▶ Document extract
↓↓↓

6760-001 Continuum
Mechanics: Solids
MW 03:00 PM-04:20 PM CSC 10 (Crocker
Science Center)
Instructor:
Professor Andrej Cherkaev
Department of Mathematics
email: cherk@math.utah.edu
phone : +1 801 - 581 6822,
Office: JWB 225.
Syllabus
Continuum Mechanics of Solids deals with the mathematical
description of deformations and stresses in solid bodies.
Topics:
- Vectors and tensors, properties and basic
operations;
- Kinematics of deformation; linearization and
strain, stress tensor;
- Energy, conservation laws, constitutive
equations; Linear and nonlinear elasticity;
- Introductory problems in finite and linear
elasticity;
- Thermodynamics; viscous,
and visco-elastic response;
- Topics from the theory of composites and
adaptive materials, intro to optimal designs.
The course is addressed to graduate and advanced
undergraduate students in Applied Mathematics and Engineering.
Textbook: Introduction
to Continuum Mechanics (4th Edition) by W Michael
Lai, David Rubin, Erhard Krempl, Chapters 1- 5.
This book is the most popular text on the subject.

↑↑↑

▶ Prompt A
Convert the entries, from the line that contains "Looking closely, does" through the line that contains "330 centimetres", into a numbered list, leaving out blank lines.
The entries that follow the syllabus are unrelated to it.

▶ Excerpted records
↓↓↓

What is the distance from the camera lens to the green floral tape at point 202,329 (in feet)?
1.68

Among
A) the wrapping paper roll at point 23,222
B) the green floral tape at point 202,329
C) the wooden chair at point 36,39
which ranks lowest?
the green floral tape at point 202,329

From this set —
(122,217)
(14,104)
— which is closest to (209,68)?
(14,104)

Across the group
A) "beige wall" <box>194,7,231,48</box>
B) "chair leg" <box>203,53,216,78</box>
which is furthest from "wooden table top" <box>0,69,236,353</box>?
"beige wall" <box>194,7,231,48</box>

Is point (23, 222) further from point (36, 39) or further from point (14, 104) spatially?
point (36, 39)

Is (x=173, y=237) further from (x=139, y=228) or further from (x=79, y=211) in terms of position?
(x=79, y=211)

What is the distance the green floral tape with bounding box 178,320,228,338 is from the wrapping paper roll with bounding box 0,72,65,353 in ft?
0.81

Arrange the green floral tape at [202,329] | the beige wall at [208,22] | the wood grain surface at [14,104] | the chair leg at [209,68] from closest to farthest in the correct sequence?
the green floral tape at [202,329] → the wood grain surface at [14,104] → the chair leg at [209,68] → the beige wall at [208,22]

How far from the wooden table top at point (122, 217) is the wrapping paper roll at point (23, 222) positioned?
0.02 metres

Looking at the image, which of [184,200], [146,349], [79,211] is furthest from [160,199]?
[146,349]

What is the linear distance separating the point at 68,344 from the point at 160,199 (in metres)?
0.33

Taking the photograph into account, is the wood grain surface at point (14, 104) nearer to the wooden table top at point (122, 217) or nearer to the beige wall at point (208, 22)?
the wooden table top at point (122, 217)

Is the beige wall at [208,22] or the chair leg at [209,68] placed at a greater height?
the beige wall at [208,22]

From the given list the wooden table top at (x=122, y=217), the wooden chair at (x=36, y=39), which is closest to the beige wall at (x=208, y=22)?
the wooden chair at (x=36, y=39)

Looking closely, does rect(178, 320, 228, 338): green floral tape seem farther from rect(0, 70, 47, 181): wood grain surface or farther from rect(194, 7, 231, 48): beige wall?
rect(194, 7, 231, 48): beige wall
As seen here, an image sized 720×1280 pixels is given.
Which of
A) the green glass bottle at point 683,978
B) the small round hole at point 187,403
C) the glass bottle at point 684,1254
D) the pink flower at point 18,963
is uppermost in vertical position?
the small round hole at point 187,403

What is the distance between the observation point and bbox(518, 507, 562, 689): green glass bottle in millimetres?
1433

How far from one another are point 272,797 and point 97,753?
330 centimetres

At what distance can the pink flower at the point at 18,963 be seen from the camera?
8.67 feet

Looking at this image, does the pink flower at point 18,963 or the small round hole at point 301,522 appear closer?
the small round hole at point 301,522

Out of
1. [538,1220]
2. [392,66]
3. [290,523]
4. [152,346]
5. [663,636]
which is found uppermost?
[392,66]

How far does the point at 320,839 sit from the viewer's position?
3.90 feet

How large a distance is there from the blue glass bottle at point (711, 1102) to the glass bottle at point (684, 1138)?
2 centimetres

↑↑↑

▶ Prompt B
For each statement, say whether it agrees with the syllabus (yes or no) and quote the deciding words: (i) The course meets in CSC 10 in the Crocker Science Center. (ii) The assigned textbook chapters run from 1 through 8. (iii) The course is addressed only to graduate students.

▶ Written response A
1. Looking closely, does rect(178, 320, 228, 338): green floral tape seem farther from rect(0, 70, 47, 181): wood grain surface or farther from rect(194, 7, 231, 48): beige wall?
2. rect(194, 7, 231, 48): beige wall
3. As seen here, an image sized 720×1280 pixels is given.
4. Which of
5. A) the green glass bottle at point 683,978
6. B) the small round hole at point 187,403
7. C) the glass bottle at point 684,1254
8. D) the pink flower at point 18,963
9. is uppermost in vertical position?
10. the small round hole at point 187,403
11. What is the distance between the observation point and bbox(518, 507, 562, 689): green glass bottle in millimetres?
12. 1433
13. How far from one another are point 272,797 and point 97,753?
14. 330 centimetres

▶ Written response B
(i) Yes: "CSC 10 (Crocker Science Center)"
(ii) No: "Chapters 1- 5"
(iii) No: "addressed to graduate and advanced undergraduate students"